# Assignment:
Exact copy, pictures excluded: output the lines from the opening of the entries through the line bearing "Russia, 1 ruble 1991".

□ □ □ □ □ □ □

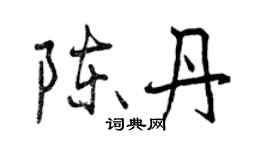 曾慶福陳丹行書個性簽名怎么寫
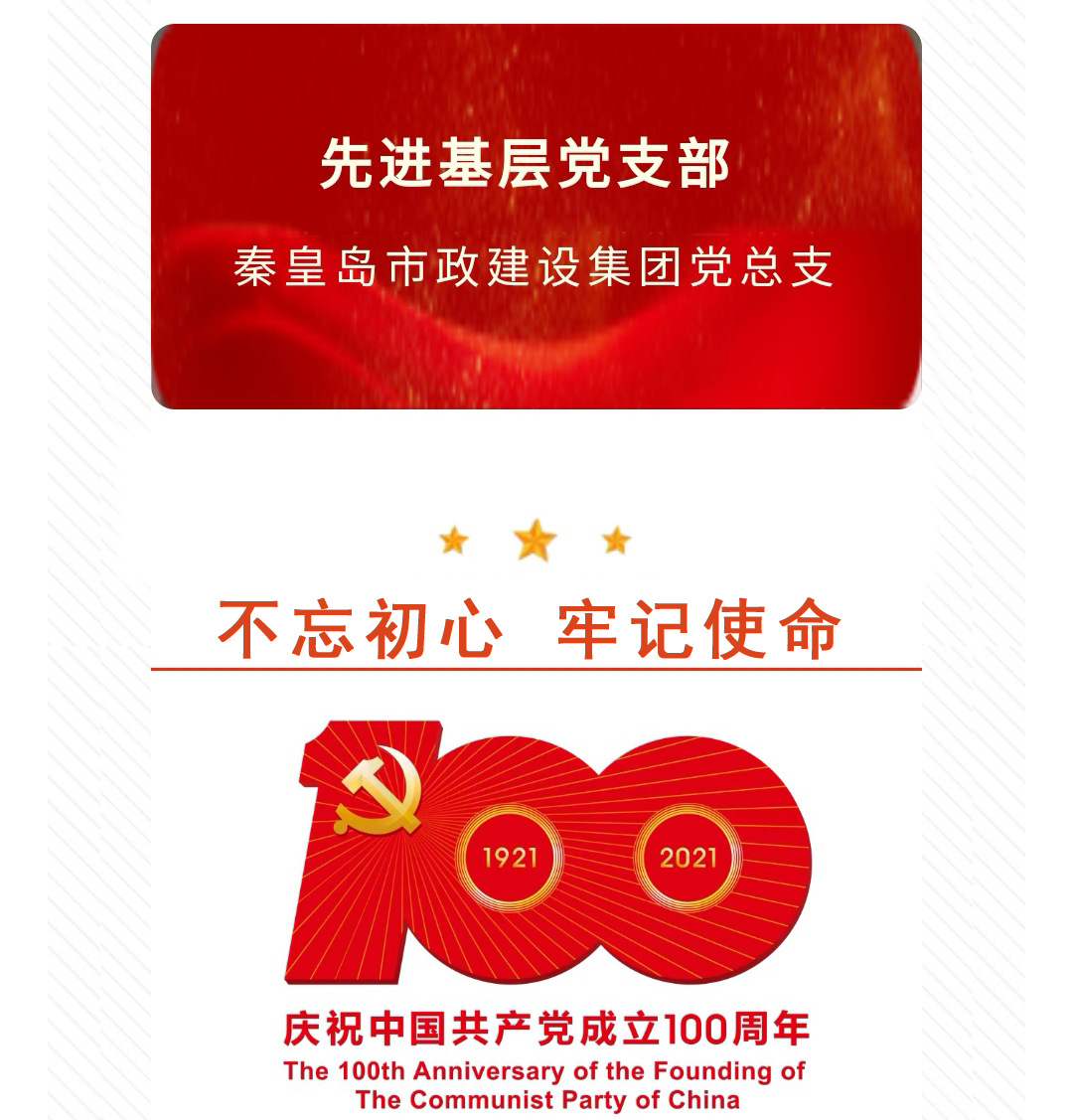 ladbrokes����(Ӣ��)�ٷ���վ-���İ汾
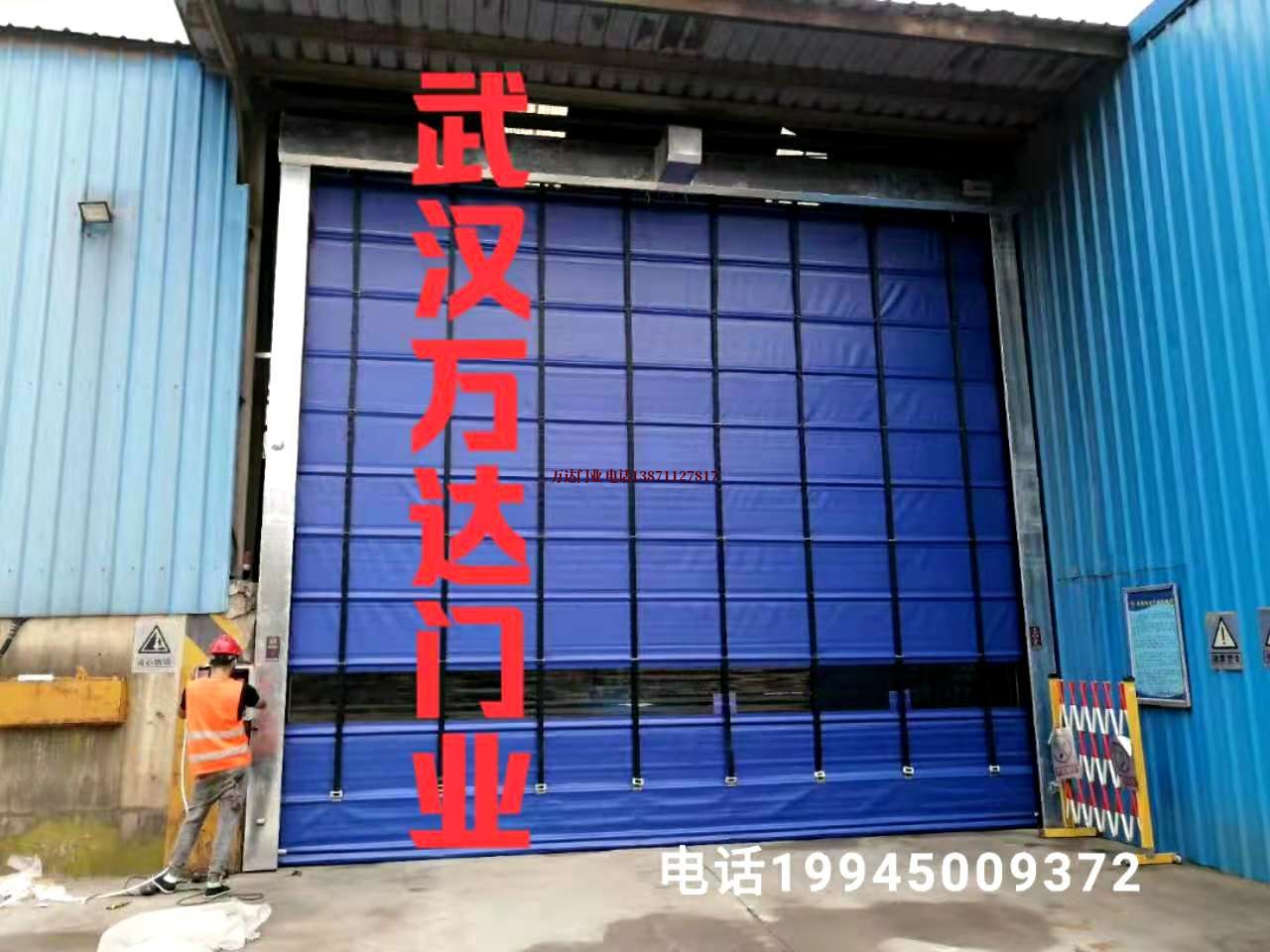 南安快速卷帘门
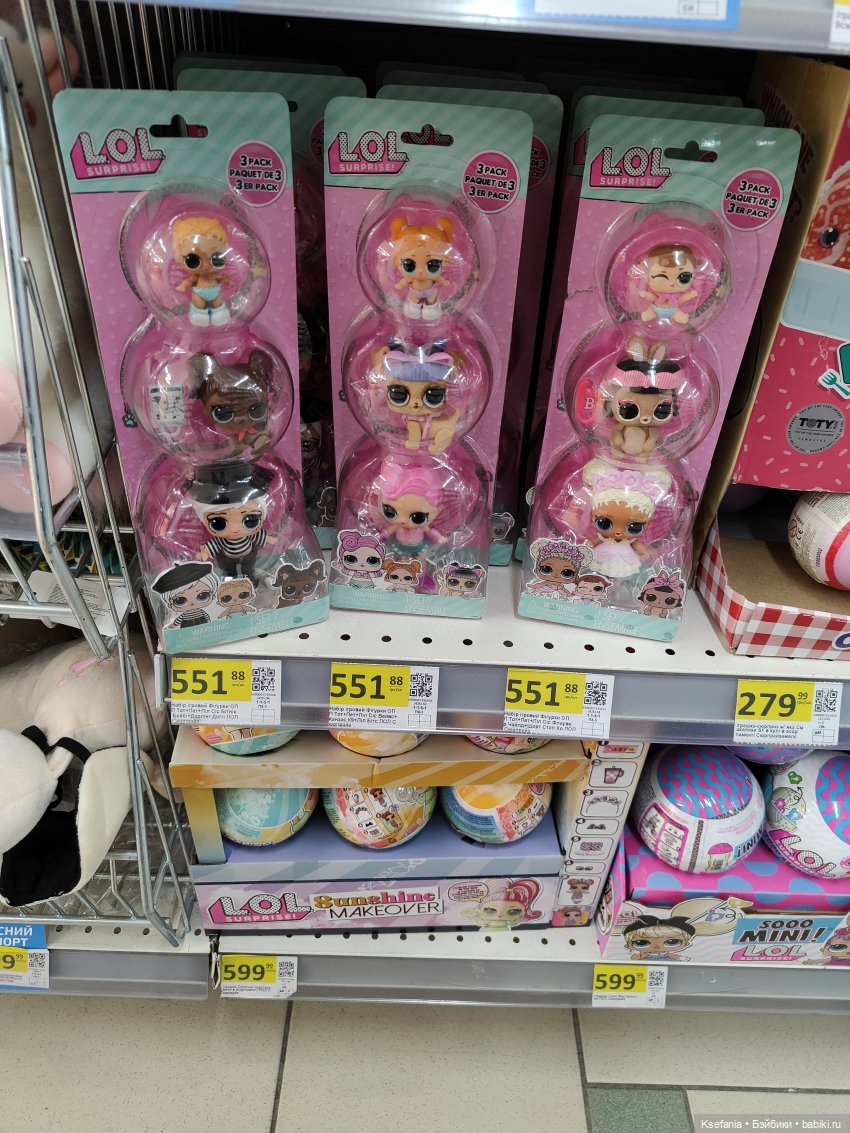 Зыринг. Февраль. Что есть в маленьких магазинах возле дома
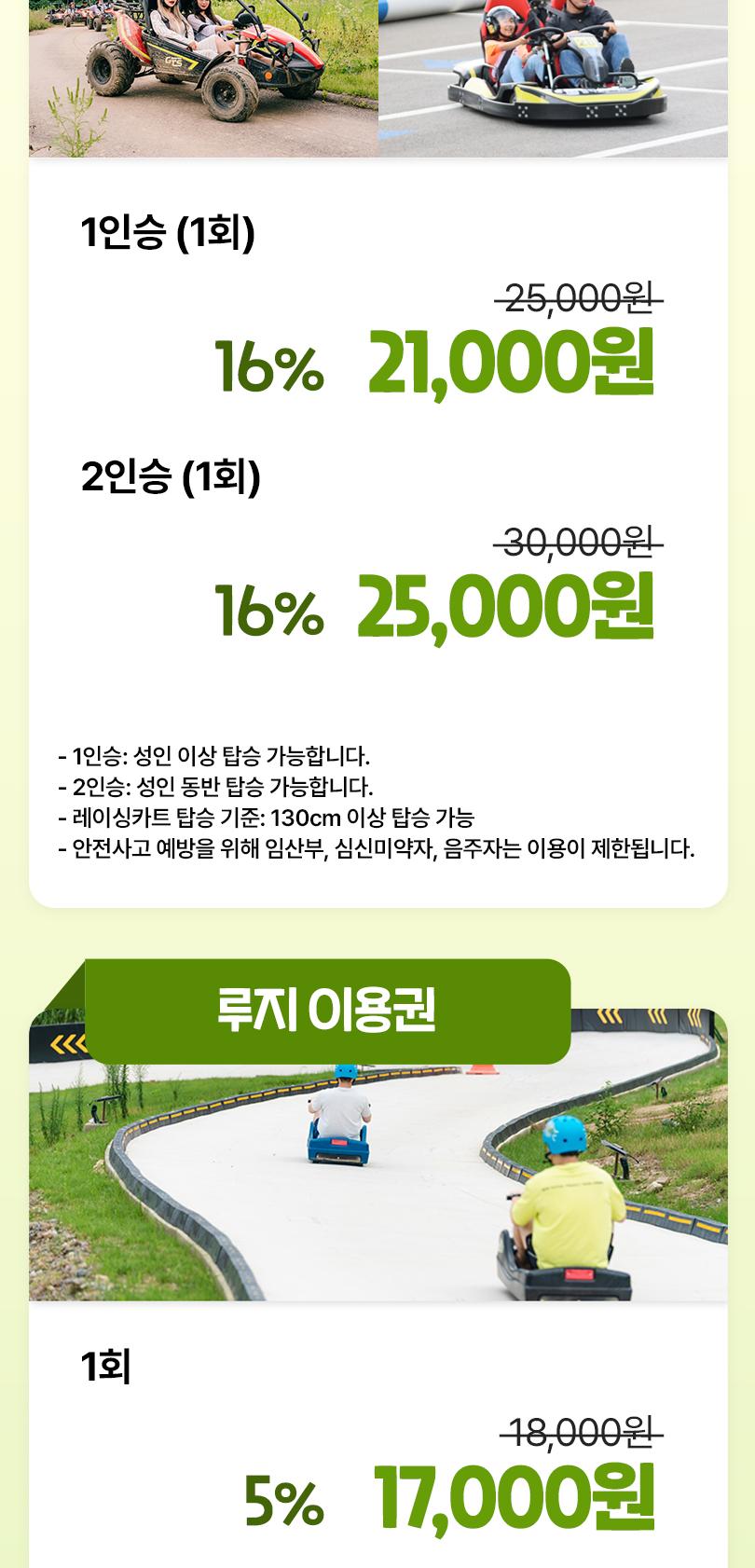 상품 상세 이미지 5
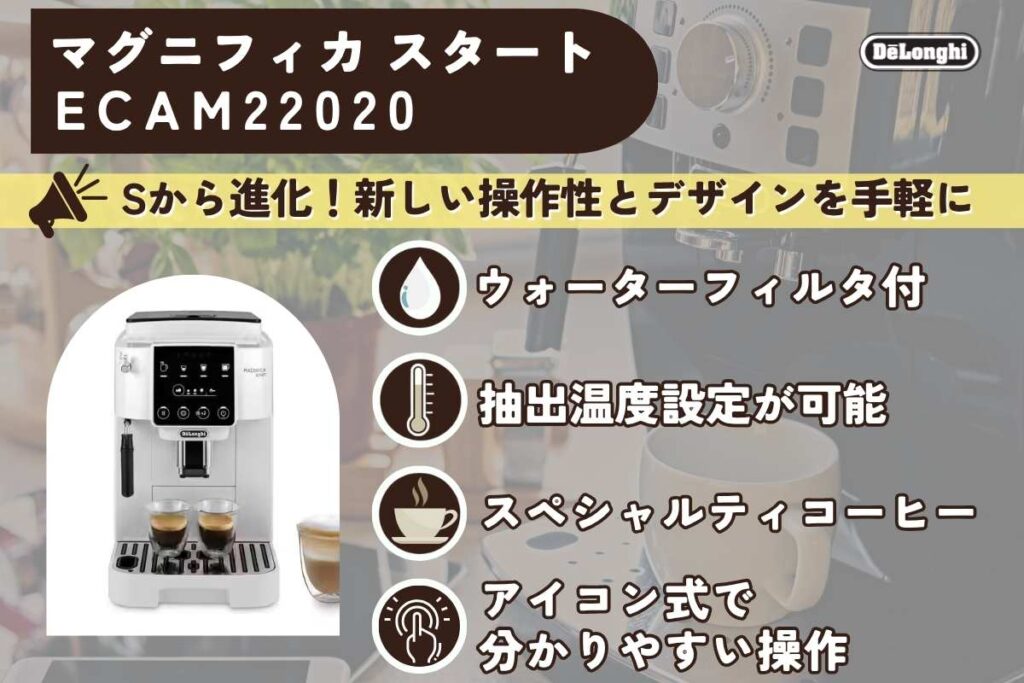 マグニフィカスタートの特徴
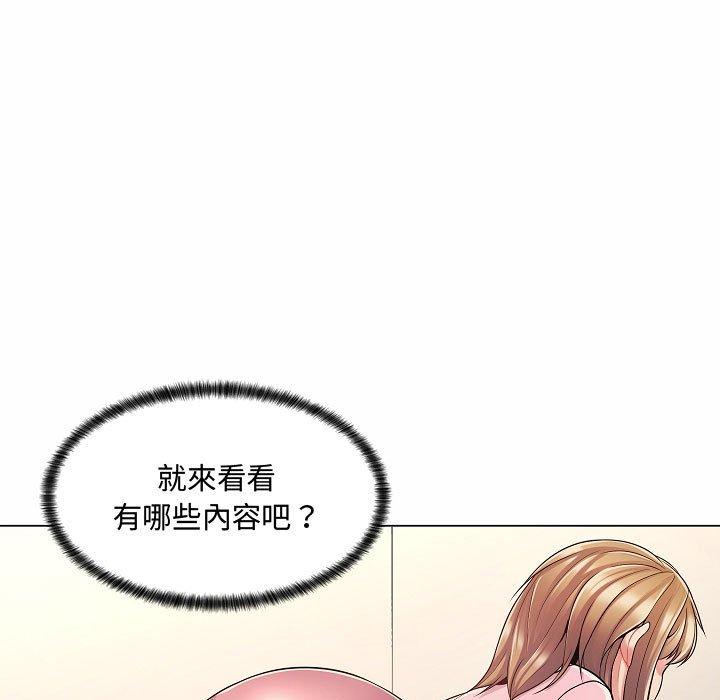 《脱序教师》漫画 第5話
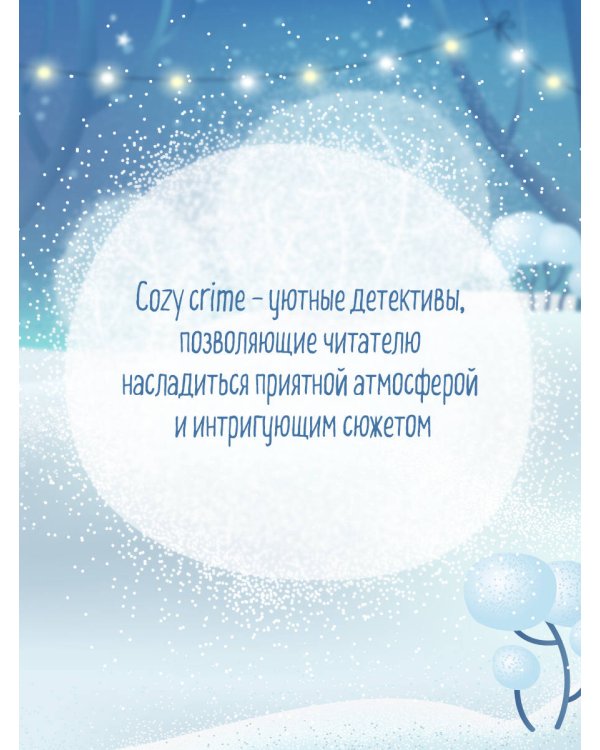 Подарочный комплект из 4-х книг с подарком (Убийства и кексики, Убийства в пляжных домиках, Убийства на выставке собак, Зверские убийства в Тенистой Лощине)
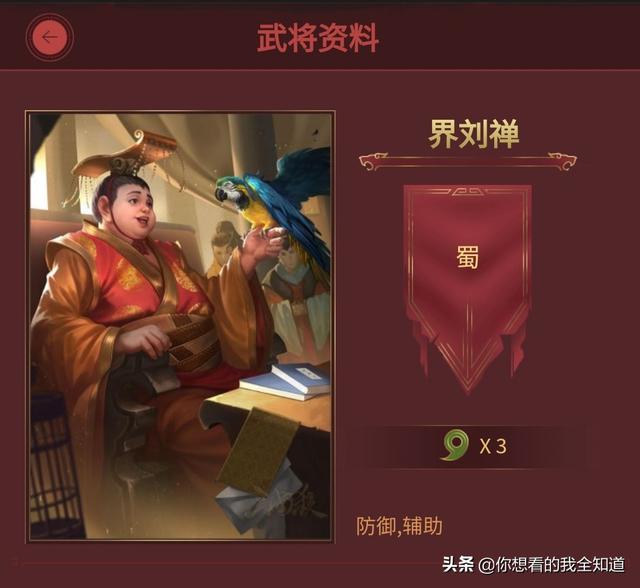 三国杀刘禅技能额外一个回合 三国杀刘禅-第1张图片-春华游戏网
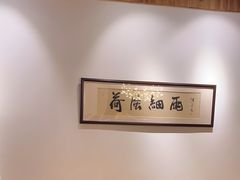 -荷风细雨·中国茶宴(碧云店)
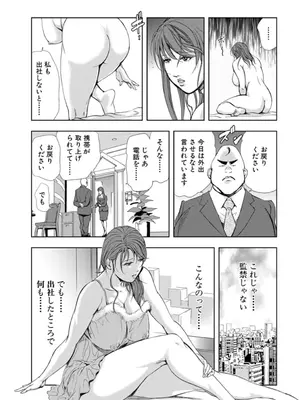 [岬ゆきひろ] 肉秘書・友紀子【増量版】 3巻 [DL版]_045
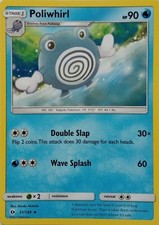 31/149 POLIWHIRL | UNCOMMON |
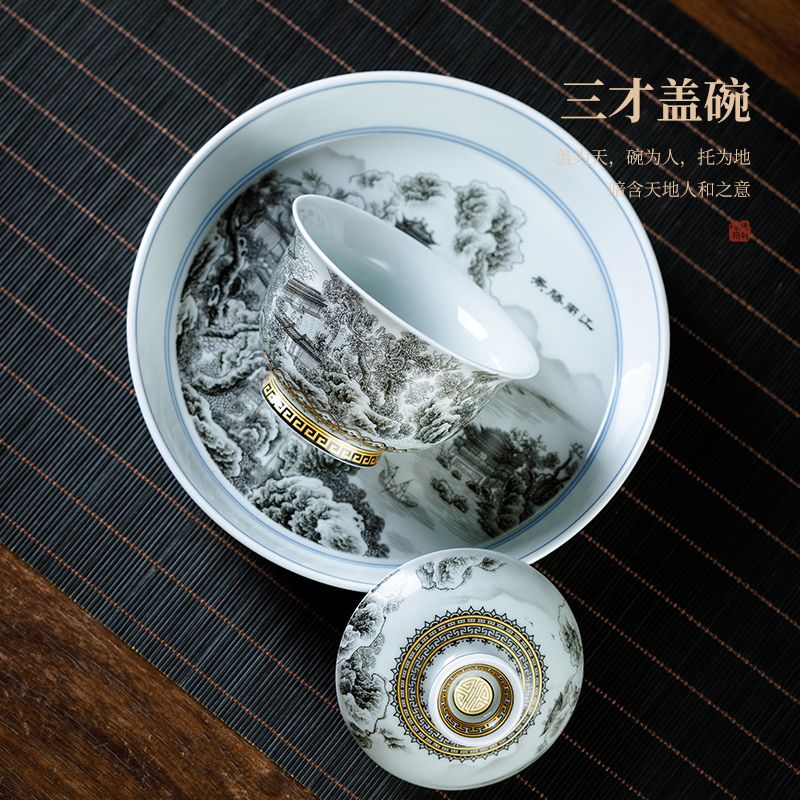 Jingdezhen Ink-Wash Landscape Gaiwan Tea Set – Jiangnan Scenery Design (5-Piece Gift Box)
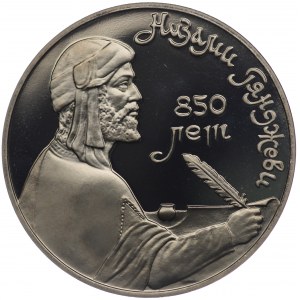 Russia, 1 ruble 1991
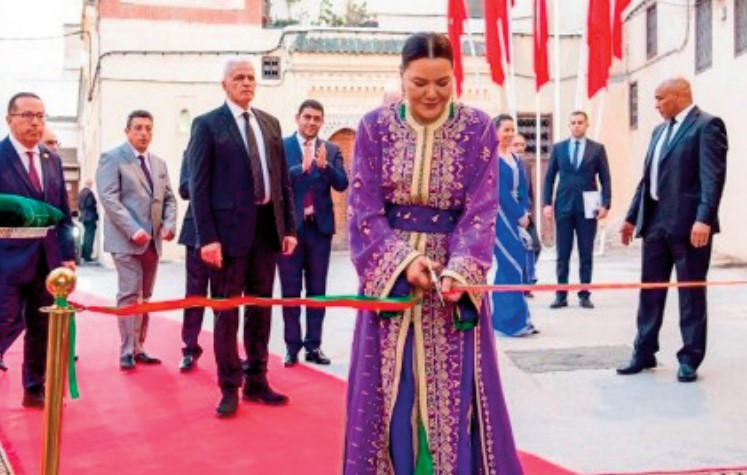 SAR la Princesse Lalla Hasnaa préside à Rabat l'inauguration du Musée national de la parure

□ □ □ □ □ □ □

# The answer:
 曾慶福陳丹行書個性簽名怎么寫
 ladbrokes����(Ӣ��)�ٷ���վ-���İ汾
 南安快速卷帘门
 Зыринг. Февраль. Что есть в маленьких магазинах возле дома
 상품 상세 이미지 5
 マグニフィカスタートの特徴
 《脱序教师》漫画 第5話
 Подарочный комплект из 4-х книг с подарком (Убийства и кексики, Убийства в пляжных домиках, Убийства на выставке собак, Зверские убийства в Тенистой Лощине)
 三国杀刘禅技能额外一个回合 三国杀刘禅-第1张图片-春华游戏网
 -荷风细雨·中国茶宴(碧云店)
 [岬ゆきひろ] 肉秘書・友紀子【増量版】 3巻 [DL版]_045
 31/149 POLIWHIRL | UNCOMMON |
 Jingdezhen Ink-Wash Landscape Gaiwan Tea Set – Jiangnan Scenery Design (5-Piece Gift Box)
 Russia, 1 ruble 1991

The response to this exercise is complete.